» Consigne:
D'après l'extrait de page sur Emile Seurat, jusqu'à quelle date la dérogation d'Ida Seurat-Guitelman a-t-elle été prolongée ?

» Extrait de page:
········

Quelles relations entretenait le simple gardien Emile Seurat avec son chef Emile Hennequin ? S'agissait-il d'une simple solidarité policière ? 

Cette mansuétude paraît surprenante compte tenu de sa forte implication dans la chasse aux israélites. Comment expliquer ce "coup de pouce" en faveur du mari d'une juive ? A-t-il imposé à Emile Seurat une contrepartie ?
Le mystère reste entier. Mais ce soutien aura été décisif.
Une semaine plus tard seulement, Ida Seurat-Guitelman obtient sa précieuse dérogation datée du 4 novembre 1942. 
Le document précise qu'elle est valable jusqu'au 31 janvier 1943, la prolongation allant jusqu'au 30 avril 1943. 
Un répit de six mois, bien utile.

L'exemption accordée à Ida Seurat-Guitelman le 4 novembre 1942
(CDJC-XXVa-203)

Emile Seurat, policier-résistant

Apparemment, la hiérarchie d'Emile Seurat ignore que depuis février-mars 1941, il fait de la résistance.
De façon permanente il assure des liaisons de renseignements pour le réseau CDM (Camouflage de Matériel de guerre de l'armée) via des sociétés de transport repliées en zone sud (Eclair, à Marseille, avec ses annexes à Lyon, Valence, Annecy, Chambéry, Paris ; les Rapides Côte d'Azur à Nice).
Il fournit aussi des faux papiers d'identité à des maquisards recherchés (Edouard Bitan, Atlan qui tenait le café Le Vieux Hall, 137, rue du Faubourg Poissonnière) et aide des familles juives et des résistants à passer en zone libre (la famille Eddes, qui habitait 2 rue Gustave-Rouanet, 18e, les Rosenfeld, les Braun, Marcel Goareguer, Colpanec, Pierre Fradaulet). (3)

········

» Données extraites:
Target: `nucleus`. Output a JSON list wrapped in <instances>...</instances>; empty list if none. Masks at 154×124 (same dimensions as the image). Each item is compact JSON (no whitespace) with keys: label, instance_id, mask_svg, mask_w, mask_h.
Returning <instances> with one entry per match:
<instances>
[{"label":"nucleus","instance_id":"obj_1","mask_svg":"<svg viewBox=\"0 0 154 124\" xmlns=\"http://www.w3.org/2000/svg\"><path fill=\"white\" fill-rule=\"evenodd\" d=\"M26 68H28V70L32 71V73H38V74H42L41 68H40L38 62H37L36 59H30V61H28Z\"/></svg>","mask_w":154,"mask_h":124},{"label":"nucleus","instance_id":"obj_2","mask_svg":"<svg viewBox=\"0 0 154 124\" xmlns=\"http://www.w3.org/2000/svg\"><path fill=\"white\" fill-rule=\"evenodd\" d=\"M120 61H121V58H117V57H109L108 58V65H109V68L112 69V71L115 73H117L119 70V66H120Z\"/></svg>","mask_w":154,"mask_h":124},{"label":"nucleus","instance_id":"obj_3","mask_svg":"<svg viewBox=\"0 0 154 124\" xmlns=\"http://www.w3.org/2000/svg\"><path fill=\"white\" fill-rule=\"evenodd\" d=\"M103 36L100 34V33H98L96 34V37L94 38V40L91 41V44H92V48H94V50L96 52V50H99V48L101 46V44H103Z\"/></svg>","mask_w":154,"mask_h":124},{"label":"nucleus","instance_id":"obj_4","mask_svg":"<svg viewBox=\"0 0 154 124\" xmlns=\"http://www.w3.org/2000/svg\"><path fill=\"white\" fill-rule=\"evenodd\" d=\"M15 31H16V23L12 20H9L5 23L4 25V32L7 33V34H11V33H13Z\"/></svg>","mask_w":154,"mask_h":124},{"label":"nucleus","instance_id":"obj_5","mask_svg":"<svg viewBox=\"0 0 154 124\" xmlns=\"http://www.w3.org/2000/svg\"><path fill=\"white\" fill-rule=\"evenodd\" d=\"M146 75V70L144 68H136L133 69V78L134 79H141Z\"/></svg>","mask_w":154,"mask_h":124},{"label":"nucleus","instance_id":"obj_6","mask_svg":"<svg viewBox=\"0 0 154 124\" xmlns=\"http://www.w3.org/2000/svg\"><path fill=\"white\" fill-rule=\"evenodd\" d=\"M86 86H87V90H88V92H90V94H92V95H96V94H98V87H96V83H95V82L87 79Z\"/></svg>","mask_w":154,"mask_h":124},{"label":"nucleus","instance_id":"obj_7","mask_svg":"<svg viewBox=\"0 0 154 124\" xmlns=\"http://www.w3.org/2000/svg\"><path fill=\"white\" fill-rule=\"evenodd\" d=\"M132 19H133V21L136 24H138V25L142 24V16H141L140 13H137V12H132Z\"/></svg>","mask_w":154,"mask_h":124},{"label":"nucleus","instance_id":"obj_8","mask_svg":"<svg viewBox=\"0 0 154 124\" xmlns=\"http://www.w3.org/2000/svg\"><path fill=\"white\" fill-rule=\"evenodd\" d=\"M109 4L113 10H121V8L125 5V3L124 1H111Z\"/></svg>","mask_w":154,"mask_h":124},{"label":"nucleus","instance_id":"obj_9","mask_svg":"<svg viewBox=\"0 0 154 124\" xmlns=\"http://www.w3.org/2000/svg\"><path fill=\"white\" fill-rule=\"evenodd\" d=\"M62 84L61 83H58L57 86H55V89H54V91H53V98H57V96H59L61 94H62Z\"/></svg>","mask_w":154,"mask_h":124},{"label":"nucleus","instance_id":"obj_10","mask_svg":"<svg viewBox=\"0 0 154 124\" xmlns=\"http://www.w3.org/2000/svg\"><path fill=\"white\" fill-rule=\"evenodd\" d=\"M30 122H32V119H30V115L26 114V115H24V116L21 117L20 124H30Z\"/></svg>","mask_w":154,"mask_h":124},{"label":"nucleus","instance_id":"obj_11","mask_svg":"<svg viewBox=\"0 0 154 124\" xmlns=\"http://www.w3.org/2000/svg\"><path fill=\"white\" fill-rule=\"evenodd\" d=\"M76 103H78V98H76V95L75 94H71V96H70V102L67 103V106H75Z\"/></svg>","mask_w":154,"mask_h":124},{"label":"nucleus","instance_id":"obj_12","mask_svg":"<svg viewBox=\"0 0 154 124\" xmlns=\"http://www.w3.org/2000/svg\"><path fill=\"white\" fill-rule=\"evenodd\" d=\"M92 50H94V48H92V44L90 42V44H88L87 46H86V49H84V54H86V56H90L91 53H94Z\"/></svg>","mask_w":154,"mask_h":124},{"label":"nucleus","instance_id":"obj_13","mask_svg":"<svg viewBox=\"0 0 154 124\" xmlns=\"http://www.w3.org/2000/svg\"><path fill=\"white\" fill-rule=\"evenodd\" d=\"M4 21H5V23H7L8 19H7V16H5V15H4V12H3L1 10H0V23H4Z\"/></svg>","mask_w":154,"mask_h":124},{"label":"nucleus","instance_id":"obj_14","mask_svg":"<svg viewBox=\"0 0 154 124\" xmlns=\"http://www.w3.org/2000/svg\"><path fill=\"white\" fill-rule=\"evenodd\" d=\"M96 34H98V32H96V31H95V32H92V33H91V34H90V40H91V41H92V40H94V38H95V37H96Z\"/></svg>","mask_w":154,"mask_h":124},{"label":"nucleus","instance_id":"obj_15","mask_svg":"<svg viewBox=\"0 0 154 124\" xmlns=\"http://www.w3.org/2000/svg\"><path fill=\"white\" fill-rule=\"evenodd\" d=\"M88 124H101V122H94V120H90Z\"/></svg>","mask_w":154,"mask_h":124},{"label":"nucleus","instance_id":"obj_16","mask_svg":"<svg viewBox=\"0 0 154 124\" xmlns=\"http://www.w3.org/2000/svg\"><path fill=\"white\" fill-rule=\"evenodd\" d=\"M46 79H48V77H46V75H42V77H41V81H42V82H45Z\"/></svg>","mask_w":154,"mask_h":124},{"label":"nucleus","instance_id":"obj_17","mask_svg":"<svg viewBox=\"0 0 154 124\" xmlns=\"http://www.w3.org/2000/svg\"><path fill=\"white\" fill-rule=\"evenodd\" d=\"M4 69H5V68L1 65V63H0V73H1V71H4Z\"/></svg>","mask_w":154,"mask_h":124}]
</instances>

········

» Réponse:
Jusqu'au 30 avril 1943.